An impressive sight for Buddhist devotees or art connoisseurs is the monumental jade-and- lacquer screen (shown left) of 16 luohan, or enlightened beings –– the celebrated, quasi-legendary disciples of the Buddha. Each character is depicted in a surprisingly grotesque manner after an earlier painting by a master who saw them appear this way in a dream. Visually arresting in black and white, the reverse side of the screen is equally striking, with glorious botanical images painted in gold. Long hidden from view due to its orientation flush with a chamber wall, the reverse images were a great discovery for Palace Museum and WMF conservators working on the project.

Also included in the exhibition is one of the rare extant examples of imperial trompe-l'oeil mural painting, a fifteen-foot-wide work depicting women and children in a palace hall celebrating the New Year. The mural is one of only six such surviving 18th-century works. Painted by Chinese court artists who had been trained by a European artist, the mural reflects a successful blending of European and Chinese traditions.

Other objects range from the quietly personal to the flamboyantly crafted and hued. Calligraphy written in the emperor’s own hand conveys a sense of his refined thinking and brush technique. Panels carved in semiprecious gemstone or rendered in brilliantly pigmented cloisonné are as vibrant and pleasing as the day they were created.

China and the Peabody Essex Museum
PEM’s relationship with China extends nearly to the Qianlong emperor's reign, and is the longest of any museum in North America. Dating to the close of the 18th-century, PEM’s holdings in Chinese art and Asian export art represent some of this country's first efforts to reach outward and establish mutually enriching, lasting exchanges with other nations.

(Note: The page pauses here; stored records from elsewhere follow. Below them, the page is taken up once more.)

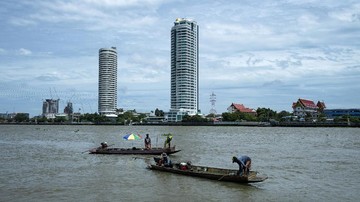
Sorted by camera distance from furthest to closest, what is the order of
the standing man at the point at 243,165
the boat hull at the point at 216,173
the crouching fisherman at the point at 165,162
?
1. the crouching fisherman at the point at 165,162
2. the standing man at the point at 243,165
3. the boat hull at the point at 216,173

The Emperor's Private Paradise is the next step in PEM’s ongoing commitment to bringing new discoveries in Chinese art and architecture to the public. Yin Yu Tang, an 18th-century merchant’s house acquired by the museum in 2003, is the jewel of the museum’s collection and the only example of historic vernacular Chinese architecture in North America. The building was meticulously dismantled at its original site in southeastern Anhui province, and re-constructed piece by piece at the museum in Salem. Yin Yu Tang remains a great source of pride for the museum, a deep and abiding connection to China and a rare trove of living scholarship.